Pop Rock
20 de Março de 1996
poprock
Estereogramas a pilhas
STEREOLAB
Emperor Tomato Ketchup (8)
Elektra, distri. Warner Music
O universo musical dos Stereolab é um apanhado de asteróides do passado que o grupo insufla com um humor e uma maleabilidade pop que não pertencem a mais ninguém. “Emperor Tomato Ketchup”, título pateta para um disco que ilude os sentidos como um auto-estereograma, é o equivalente musical de um filme animado dos Jetsons. Tim Gane, multinstrumentista do grupo, intoxicou-se a ouvir os sons da escola alemã dos anos 70. A sua cabeça encheu-se de espaço e de ritmos metronómicos. Para complicar ainda mais, ficou preso pelo beicinho às sonoridades “easy listening” para a idade espacial inventadas por Juan Garcia Esquivel, um mexicano que nos anos 50 atirou a música de elevador para a primeira fila da experimentação, explorando as possibilidades da recém-descoberta estereofonia e de elementos electrónicos arcaicos como o teremin (actualmente objecto de culto, utilizado por número crescente de artistas) e o ondioline. Esquivel que os Stereolab homenagearam no mini-álbum “The Group Played Space Age Batchelor Pad Music”. Para finalizar, a vocalista Laetitia Sadler canta frequentemente em francês, num registo que lembra Françoise Hardy.

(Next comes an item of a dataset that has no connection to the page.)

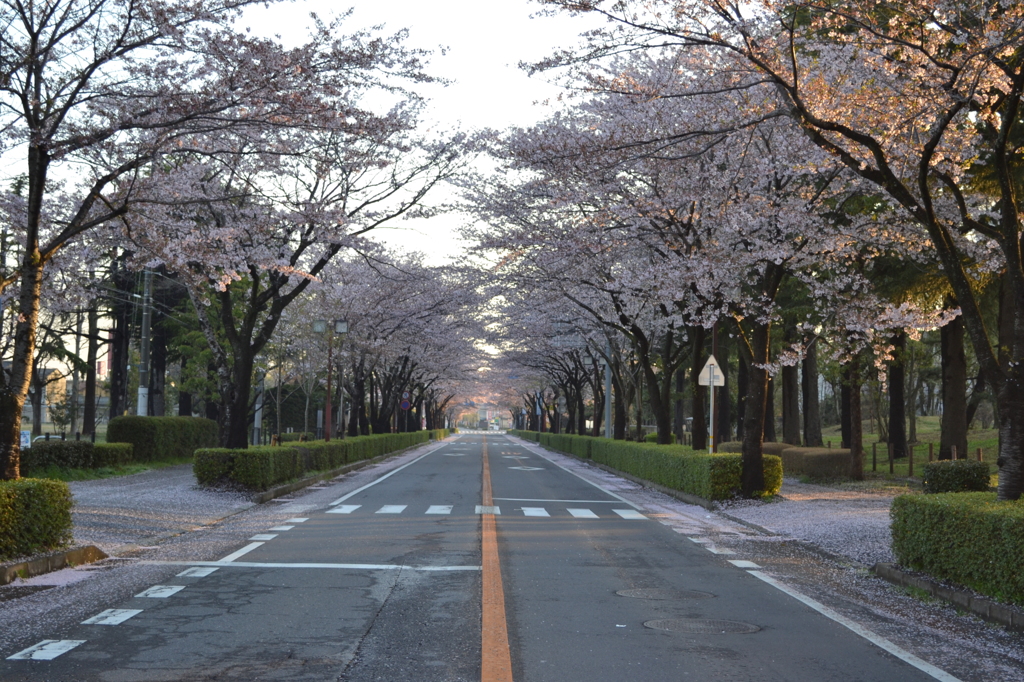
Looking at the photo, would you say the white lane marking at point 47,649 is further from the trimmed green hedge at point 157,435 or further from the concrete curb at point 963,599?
the trimmed green hedge at point 157,435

Deste frasco de “ketchup” escorre uma música sumarenta em que aquilo que parece nem sempre é e as oposições se encaixam entre si como uma luva. Há citações explícitas, redundâncias que um golpe de magia faz soar inovadoras. O tema inicial “Metronomic underground”, é um decalque fiel dos Can, na batida tribal, nos pequenos dilúvios do órgão, na vocalização repetitiva e quase declamada, contribuindo para a criação de um clima de hipnose característico daquela banda germânica. “Les yper sound” recupera o rolamento rítmico dos Neu!, enquanto “OLV 26” pilha um fraseado electrónico de “Autobahn”, dos Kraftwerk. Só que a distância que separa os Stereolab dos magos teutónicos é a mesma que separa um “western spaghetti” de um épico de John Ford.
A confusão, capaz de iludir os sentidos como um auto-estereograma, advém do contraste entre a aparente frieza (o sintetizador “Moog” que os Stereolab manipulam sempre foi tudo menos frio…) daqueles temas com o angelicalismo de baladas ora servidas por um arranjo de cordas na melhor tradição dos Divine Comedy, como “Cybele’s reverie” ou a claridade absoluta de “Monstre sacré”, ora flutuando em harmonias vocais etéreas que mergulham a inspiração nos Beach Boys, nos Faust dos momentos idílicos ou no “kitsch” fleumático dos Monochrome Set. Um álbum de múltiplos brilhos, onde a tecnologia de “baixa fidelidade” liga às mil maravilhas com o perfume de melodias “retro”-futuristas. Para ouvir e ouvir e ouvir até se gastarem as pilhas.